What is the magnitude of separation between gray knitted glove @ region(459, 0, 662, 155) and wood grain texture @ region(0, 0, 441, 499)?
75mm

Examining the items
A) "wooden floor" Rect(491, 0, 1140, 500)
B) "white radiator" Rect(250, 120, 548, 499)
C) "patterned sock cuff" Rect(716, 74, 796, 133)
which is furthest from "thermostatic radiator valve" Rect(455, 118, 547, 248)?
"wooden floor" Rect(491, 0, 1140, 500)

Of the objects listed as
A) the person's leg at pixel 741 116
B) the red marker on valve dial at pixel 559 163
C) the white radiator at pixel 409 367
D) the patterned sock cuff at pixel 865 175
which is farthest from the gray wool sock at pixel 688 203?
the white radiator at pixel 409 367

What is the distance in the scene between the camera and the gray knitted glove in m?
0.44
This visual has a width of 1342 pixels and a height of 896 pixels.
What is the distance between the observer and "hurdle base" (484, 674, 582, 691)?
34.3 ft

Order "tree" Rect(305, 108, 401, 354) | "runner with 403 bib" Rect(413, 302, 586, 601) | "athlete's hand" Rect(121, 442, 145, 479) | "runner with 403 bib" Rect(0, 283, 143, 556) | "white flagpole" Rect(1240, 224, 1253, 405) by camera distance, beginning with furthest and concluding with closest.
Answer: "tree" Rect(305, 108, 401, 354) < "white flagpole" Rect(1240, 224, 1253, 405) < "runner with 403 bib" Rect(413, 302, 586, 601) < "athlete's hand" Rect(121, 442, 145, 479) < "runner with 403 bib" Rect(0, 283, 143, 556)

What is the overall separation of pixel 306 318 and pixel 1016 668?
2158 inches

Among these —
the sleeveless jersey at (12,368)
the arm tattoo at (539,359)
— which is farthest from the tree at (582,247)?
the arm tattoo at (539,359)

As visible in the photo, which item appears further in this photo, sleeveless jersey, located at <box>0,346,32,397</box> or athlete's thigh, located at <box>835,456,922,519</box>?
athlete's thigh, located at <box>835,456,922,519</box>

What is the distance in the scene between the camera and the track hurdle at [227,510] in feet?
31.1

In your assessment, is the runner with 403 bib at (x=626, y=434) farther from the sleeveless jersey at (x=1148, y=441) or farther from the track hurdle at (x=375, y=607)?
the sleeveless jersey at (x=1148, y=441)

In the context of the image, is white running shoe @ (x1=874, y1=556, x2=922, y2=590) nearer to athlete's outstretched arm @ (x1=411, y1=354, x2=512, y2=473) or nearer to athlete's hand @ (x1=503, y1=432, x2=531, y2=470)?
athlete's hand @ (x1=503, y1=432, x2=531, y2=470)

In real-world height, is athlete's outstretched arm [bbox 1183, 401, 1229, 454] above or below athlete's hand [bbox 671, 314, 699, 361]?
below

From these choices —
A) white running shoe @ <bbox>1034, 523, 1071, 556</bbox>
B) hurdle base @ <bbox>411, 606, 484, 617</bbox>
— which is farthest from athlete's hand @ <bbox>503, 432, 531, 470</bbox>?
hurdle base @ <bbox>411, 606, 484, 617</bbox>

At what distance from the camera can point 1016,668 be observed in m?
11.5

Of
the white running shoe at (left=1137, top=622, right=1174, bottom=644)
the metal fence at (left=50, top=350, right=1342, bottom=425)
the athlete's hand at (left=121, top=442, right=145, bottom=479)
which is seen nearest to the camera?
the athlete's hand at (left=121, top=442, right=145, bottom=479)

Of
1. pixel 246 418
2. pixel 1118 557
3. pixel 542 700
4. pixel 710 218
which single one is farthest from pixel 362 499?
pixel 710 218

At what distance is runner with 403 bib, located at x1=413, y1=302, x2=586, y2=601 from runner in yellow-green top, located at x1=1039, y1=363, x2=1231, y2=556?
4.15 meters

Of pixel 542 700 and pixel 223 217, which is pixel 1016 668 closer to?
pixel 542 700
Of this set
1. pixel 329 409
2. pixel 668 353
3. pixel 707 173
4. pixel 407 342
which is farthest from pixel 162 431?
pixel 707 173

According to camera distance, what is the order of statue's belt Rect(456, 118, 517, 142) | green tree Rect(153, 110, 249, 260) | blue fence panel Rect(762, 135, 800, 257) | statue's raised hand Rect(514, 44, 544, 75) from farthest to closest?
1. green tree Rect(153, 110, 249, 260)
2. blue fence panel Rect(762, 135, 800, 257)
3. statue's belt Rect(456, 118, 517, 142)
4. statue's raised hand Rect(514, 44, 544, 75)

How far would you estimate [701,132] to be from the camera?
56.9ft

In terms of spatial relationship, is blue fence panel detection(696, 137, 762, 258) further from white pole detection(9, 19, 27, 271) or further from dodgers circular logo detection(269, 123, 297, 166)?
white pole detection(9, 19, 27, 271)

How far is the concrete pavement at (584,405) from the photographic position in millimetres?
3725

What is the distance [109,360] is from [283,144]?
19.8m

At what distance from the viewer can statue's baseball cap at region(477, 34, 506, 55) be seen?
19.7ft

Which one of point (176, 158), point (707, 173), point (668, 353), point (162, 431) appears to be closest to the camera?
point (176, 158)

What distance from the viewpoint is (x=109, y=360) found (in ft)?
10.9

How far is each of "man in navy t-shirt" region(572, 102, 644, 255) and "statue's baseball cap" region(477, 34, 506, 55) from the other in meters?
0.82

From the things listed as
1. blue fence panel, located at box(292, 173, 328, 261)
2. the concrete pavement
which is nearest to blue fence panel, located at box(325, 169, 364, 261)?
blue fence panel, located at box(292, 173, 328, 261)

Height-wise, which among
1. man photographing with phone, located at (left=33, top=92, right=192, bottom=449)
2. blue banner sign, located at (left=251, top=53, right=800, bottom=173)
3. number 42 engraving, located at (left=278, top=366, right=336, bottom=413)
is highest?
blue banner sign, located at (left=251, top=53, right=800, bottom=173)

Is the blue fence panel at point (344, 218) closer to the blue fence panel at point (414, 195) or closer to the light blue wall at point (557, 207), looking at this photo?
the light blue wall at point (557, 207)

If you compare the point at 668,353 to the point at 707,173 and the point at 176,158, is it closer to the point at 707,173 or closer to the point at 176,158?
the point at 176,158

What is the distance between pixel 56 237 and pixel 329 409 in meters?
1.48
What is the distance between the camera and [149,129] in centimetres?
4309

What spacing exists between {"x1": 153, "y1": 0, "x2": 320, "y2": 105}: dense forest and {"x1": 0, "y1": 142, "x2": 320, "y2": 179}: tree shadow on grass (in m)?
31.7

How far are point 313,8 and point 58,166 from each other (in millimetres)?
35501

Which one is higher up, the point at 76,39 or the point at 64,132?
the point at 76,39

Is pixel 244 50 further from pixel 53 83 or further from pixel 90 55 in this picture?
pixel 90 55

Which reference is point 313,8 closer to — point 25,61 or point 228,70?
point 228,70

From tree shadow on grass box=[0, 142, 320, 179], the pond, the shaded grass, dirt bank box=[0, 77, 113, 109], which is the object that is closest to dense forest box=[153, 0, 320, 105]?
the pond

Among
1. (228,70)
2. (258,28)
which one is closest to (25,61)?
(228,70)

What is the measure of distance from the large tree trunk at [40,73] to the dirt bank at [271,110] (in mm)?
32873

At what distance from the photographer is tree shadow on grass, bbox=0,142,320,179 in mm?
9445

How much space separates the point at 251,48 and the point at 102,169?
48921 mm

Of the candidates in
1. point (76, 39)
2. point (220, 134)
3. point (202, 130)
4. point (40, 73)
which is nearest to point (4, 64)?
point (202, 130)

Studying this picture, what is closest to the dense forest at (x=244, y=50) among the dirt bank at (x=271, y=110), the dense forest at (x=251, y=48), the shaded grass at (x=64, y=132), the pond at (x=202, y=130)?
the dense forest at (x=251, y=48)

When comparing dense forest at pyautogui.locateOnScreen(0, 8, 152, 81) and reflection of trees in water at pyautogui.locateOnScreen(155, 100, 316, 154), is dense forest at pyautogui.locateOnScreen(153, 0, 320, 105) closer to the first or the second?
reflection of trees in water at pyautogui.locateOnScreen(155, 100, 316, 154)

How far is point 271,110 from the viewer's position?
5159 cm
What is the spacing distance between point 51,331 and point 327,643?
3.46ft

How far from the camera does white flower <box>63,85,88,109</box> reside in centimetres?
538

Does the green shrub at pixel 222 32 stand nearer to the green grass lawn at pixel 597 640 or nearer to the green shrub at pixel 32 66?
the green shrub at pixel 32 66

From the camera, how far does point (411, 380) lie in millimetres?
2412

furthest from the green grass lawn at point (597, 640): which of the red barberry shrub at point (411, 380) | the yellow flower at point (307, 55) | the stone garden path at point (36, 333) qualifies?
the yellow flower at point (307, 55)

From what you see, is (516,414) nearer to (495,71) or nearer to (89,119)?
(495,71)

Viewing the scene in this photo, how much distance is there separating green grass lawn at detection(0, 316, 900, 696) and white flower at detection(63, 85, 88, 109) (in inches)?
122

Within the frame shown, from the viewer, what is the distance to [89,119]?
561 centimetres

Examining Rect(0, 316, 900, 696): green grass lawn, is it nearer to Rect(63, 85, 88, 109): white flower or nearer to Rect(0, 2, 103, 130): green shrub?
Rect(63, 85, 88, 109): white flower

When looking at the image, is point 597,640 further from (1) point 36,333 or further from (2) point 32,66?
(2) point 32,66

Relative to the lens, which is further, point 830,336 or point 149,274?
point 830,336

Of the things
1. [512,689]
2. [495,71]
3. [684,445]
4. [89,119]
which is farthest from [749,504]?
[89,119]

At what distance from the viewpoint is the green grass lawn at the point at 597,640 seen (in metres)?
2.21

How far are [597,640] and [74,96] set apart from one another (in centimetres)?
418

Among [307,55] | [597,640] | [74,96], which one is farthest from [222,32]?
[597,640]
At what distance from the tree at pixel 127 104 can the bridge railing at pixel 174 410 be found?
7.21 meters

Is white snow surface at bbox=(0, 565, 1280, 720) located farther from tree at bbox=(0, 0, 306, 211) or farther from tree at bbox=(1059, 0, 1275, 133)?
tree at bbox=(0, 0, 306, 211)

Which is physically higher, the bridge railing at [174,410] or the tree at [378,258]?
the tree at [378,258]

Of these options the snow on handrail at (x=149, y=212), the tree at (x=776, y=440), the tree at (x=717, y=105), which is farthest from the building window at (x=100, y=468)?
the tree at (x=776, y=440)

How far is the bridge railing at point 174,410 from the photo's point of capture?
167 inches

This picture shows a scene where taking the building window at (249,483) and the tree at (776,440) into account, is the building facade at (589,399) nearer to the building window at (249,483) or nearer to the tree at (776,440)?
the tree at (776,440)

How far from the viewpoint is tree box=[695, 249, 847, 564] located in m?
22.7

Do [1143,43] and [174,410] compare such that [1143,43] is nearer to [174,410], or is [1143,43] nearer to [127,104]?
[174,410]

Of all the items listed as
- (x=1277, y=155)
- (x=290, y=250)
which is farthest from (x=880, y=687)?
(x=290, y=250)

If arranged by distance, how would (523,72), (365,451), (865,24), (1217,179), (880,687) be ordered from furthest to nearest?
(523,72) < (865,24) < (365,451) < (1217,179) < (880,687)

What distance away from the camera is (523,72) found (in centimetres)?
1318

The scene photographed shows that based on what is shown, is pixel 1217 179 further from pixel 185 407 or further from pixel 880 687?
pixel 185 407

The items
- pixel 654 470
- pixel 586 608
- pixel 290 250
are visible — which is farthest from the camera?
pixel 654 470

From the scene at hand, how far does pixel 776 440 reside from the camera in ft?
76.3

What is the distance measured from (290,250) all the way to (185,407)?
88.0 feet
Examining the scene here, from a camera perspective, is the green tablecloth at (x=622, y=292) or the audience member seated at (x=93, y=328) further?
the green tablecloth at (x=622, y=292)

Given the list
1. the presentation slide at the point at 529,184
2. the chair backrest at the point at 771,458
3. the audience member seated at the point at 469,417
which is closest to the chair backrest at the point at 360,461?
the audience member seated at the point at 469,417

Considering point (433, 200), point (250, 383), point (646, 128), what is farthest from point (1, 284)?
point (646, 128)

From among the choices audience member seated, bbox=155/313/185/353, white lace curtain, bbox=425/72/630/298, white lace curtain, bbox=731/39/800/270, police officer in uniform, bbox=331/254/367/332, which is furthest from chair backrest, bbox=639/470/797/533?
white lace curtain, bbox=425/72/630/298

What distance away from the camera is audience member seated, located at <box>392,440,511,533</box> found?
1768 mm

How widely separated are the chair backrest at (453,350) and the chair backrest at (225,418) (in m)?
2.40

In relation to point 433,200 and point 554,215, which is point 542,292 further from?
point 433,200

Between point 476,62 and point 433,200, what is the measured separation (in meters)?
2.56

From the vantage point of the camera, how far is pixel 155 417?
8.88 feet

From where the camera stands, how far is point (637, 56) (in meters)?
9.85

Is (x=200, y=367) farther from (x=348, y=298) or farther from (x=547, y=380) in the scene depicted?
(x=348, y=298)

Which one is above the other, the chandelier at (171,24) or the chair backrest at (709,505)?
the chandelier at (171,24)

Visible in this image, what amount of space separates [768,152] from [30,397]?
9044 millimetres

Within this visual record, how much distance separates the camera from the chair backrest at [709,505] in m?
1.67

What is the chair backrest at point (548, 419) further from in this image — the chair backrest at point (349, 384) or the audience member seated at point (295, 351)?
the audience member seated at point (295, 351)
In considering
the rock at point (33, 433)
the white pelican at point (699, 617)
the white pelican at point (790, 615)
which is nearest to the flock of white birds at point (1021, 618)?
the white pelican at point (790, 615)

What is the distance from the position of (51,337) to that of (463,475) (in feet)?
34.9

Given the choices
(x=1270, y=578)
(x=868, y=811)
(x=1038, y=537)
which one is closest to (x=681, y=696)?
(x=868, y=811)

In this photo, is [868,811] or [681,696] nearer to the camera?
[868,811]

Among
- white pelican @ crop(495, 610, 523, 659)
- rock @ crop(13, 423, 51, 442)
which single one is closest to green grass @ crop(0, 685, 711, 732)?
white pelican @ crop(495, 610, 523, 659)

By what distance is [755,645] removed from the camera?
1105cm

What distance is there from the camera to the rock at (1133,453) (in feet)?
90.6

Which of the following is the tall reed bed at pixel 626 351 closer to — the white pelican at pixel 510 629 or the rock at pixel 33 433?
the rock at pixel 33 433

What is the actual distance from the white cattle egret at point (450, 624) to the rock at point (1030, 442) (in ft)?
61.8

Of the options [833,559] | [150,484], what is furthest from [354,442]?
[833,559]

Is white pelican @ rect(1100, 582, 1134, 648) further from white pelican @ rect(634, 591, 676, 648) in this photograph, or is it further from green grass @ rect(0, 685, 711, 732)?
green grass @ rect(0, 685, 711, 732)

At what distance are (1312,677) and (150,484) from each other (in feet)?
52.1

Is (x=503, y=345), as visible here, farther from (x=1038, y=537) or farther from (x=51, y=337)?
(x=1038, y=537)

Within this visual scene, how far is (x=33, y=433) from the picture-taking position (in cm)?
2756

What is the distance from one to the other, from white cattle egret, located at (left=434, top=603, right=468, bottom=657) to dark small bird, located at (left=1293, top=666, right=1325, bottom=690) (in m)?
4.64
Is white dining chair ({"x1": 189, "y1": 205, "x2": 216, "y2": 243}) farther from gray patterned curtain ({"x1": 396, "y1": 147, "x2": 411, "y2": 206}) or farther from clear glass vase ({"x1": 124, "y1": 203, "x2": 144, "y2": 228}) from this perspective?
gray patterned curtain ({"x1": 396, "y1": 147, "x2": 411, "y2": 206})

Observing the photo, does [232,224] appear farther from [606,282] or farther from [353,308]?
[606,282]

○ ○ ○

Transcribe, word for word, every line from the one containing "At what distance are" through the final line of the entries, and nothing else.

FINISHED TASK »
At what distance are (1312,677) and (150,484) from each other (in feet)?
52.1

Is (x=503, y=345), as visible here, farther from (x=1038, y=537) or farther from (x=51, y=337)?
(x=1038, y=537)

Within this visual scene, how far is (x=33, y=433) from the picture-taking position (in cm)?
2756

What is the distance from one to the other, from white cattle egret, located at (left=434, top=603, right=468, bottom=657) to dark small bird, located at (left=1293, top=666, right=1325, bottom=690) (in m)?
4.64
Is white dining chair ({"x1": 189, "y1": 205, "x2": 216, "y2": 243}) farther from gray patterned curtain ({"x1": 396, "y1": 147, "x2": 411, "y2": 206}) or farther from clear glass vase ({"x1": 124, "y1": 203, "x2": 144, "y2": 228}) from this perspective?
gray patterned curtain ({"x1": 396, "y1": 147, "x2": 411, "y2": 206})

Observing the photo, does [232,224] appear farther from [606,282] or farther from [353,308]?
[606,282]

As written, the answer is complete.